What you will do » Set down the material below in full, matching it exactly.

Records for the task »

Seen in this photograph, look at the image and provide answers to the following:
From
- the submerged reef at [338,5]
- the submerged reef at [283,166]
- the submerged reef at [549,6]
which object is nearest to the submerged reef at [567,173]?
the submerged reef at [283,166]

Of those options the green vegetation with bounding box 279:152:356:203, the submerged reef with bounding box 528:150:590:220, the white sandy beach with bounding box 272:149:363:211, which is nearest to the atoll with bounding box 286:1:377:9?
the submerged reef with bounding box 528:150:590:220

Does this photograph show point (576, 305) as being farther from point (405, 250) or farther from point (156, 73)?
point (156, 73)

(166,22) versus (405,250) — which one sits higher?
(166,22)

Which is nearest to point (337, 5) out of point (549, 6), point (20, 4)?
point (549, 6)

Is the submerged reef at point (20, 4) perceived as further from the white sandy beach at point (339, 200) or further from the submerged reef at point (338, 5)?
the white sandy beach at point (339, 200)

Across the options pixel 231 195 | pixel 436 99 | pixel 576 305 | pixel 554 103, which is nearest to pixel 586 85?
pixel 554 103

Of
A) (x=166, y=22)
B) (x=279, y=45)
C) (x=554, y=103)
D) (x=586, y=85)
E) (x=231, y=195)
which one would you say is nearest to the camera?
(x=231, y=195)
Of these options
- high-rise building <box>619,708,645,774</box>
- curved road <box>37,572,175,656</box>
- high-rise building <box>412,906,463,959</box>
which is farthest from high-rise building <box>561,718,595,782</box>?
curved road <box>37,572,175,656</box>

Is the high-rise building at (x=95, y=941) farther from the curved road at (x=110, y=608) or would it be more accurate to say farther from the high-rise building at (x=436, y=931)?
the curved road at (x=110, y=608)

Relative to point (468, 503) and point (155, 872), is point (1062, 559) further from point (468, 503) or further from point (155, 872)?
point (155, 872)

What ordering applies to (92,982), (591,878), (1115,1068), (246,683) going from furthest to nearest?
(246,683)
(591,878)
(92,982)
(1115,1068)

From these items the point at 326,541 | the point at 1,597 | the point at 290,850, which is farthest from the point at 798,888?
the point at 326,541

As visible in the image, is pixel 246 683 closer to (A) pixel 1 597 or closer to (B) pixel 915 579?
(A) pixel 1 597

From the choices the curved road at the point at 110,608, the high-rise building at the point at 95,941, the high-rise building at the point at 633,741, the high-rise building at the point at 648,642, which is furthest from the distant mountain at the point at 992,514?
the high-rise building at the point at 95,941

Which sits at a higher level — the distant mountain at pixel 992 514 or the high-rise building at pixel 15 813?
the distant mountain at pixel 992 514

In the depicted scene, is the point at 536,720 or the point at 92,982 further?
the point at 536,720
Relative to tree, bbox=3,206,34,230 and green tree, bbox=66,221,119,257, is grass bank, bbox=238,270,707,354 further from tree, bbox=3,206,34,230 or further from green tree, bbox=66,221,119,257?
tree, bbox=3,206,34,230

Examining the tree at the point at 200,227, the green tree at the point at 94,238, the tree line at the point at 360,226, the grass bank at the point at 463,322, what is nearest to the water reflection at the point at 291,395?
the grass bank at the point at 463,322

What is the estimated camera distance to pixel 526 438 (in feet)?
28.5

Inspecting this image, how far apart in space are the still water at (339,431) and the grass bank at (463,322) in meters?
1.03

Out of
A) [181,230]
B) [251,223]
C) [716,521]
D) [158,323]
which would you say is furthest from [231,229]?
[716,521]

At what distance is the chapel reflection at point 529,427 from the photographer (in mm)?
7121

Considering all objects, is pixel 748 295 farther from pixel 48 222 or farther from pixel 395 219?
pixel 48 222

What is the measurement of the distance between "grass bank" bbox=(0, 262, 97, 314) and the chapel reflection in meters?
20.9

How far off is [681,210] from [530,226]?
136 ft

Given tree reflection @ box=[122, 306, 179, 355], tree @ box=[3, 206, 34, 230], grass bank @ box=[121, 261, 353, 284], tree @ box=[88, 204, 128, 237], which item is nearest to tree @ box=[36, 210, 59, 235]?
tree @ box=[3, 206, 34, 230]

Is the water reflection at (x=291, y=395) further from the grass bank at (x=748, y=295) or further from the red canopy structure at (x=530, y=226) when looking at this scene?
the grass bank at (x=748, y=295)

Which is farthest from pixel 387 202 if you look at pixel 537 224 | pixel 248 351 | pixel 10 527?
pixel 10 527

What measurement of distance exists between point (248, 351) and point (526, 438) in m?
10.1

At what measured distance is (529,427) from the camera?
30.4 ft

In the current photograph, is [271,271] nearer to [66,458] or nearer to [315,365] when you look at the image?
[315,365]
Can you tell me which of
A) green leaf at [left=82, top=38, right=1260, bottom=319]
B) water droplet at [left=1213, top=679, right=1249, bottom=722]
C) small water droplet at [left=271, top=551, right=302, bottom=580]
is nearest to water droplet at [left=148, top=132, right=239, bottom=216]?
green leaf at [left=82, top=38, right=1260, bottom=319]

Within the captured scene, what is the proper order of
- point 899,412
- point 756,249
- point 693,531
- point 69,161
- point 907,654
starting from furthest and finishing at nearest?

Complete answer »
Seen in this photograph, look at the image and provide answers to the following:
From
- the submerged reef at [338,5]
- the submerged reef at [283,166]
- the submerged reef at [549,6]
which object is nearest to the submerged reef at [567,173]?
the submerged reef at [283,166]

Of those options the green vegetation with bounding box 279:152:356:203, the submerged reef with bounding box 528:150:590:220, the white sandy beach with bounding box 272:149:363:211, which is nearest to the atoll with bounding box 286:1:377:9?
the submerged reef with bounding box 528:150:590:220

Does this photograph show point (576, 305) as being farther from point (405, 250) or farther from point (156, 73)?
point (156, 73)

(166,22) versus (405,250) — which one sits higher?
(166,22)

Which is nearest to point (337, 5) out of point (549, 6), point (20, 4)?
point (549, 6)

Is the submerged reef at point (20, 4) perceived as further from the white sandy beach at point (339, 200) or further from the submerged reef at point (338, 5)?
the white sandy beach at point (339, 200)

Across the options pixel 231 195 | pixel 436 99 | pixel 576 305 | pixel 554 103, which is nearest to pixel 586 85?
pixel 554 103

Of
A) (x=166, y=22)
B) (x=279, y=45)
C) (x=554, y=103)
D) (x=586, y=85)
E) (x=231, y=195)
which one would you say is nearest to the camera?
(x=231, y=195)
Of these options
- high-rise building <box>619,708,645,774</box>
- curved road <box>37,572,175,656</box>
- high-rise building <box>412,906,463,959</box>
which is farthest from high-rise building <box>561,718,595,782</box>?
curved road <box>37,572,175,656</box>

Is the high-rise building at (x=95, y=941) farther from the curved road at (x=110, y=608) or would it be more accurate to say farther from the high-rise building at (x=436, y=931)?
the curved road at (x=110, y=608)

Relative to point (468, 503) and point (155, 872), is point (1062, 559) further from point (468, 503) or further from point (155, 872)?
point (155, 872)

What ordering applies to (92,982), (591,878), (1115,1068), (246,683) going from furthest to nearest?
(246,683)
(591,878)
(92,982)
(1115,1068)

From these items the point at 326,541 | the point at 1,597 | the point at 290,850, which is farthest from the point at 798,888?
the point at 326,541

As visible in the image, is pixel 246 683 closer to (A) pixel 1 597 or closer to (B) pixel 915 579?
(A) pixel 1 597

From the choices the curved road at the point at 110,608, the high-rise building at the point at 95,941, the high-rise building at the point at 633,741, the high-rise building at the point at 648,642, which is furthest from the distant mountain at the point at 992,514?
the high-rise building at the point at 95,941

Which sits at a higher level — the distant mountain at pixel 992 514 or the high-rise building at pixel 15 813?
the distant mountain at pixel 992 514

In the depicted scene, is the point at 536,720 or the point at 92,982 further?
the point at 536,720
Relative to tree, bbox=3,206,34,230 and green tree, bbox=66,221,119,257, is grass bank, bbox=238,270,707,354 further from tree, bbox=3,206,34,230 or further from green tree, bbox=66,221,119,257?
tree, bbox=3,206,34,230

Examining the tree at the point at 200,227, the green tree at the point at 94,238, the tree line at the point at 360,226, the grass bank at the point at 463,322, what is nearest to the water reflection at the point at 291,395?
the grass bank at the point at 463,322

What is the estimated camera distance to pixel 526 438 (in feet)?
28.5

Inspecting this image, how far apart in space are the still water at (339,431) and the grass bank at (463,322) in meters?
1.03

Out of
A) [181,230]
B) [251,223]
C) [716,521]
D) [158,323]
which would you say is furthest from [231,229]?
[716,521]

At what distance is the chapel reflection at point 529,427 from the photographer (in mm)?
7121

Considering all objects, is pixel 748 295 farther from pixel 48 222 or farther from pixel 395 219?
pixel 48 222

What is the measurement of the distance between "grass bank" bbox=(0, 262, 97, 314) and the chapel reflection in meters?
20.9

How far off is [681,210] from [530,226]?
136 ft

Given tree reflection @ box=[122, 306, 179, 355], tree @ box=[3, 206, 34, 230], grass bank @ box=[121, 261, 353, 284], tree @ box=[88, 204, 128, 237], which item is nearest to tree @ box=[36, 210, 59, 235]?
tree @ box=[3, 206, 34, 230]

Is the water reflection at (x=291, y=395) further from the grass bank at (x=748, y=295) or further from the red canopy structure at (x=530, y=226) when looking at this scene?
the grass bank at (x=748, y=295)

Which is farthest from pixel 387 202 if you look at pixel 537 224 | pixel 248 351 | pixel 10 527?
pixel 10 527

What measurement of distance exists between point (248, 351) and point (526, 438) in m?
10.1

At what measured distance is (529,427) from the camera?
30.4 ft

In the current photograph, is [271,271] nearer to [66,458] or nearer to [315,365] when you look at the image?
[315,365]
Can you tell me which of
A) green leaf at [left=82, top=38, right=1260, bottom=319]
B) water droplet at [left=1213, top=679, right=1249, bottom=722]
C) small water droplet at [left=271, top=551, right=302, bottom=580]
is nearest to water droplet at [left=148, top=132, right=239, bottom=216]?
green leaf at [left=82, top=38, right=1260, bottom=319]

Within the captured scene, what is the proper order of
- point 899,412
- point 756,249
- point 693,531
- point 69,161
- point 907,654
starting from furthest and finishing at nearest?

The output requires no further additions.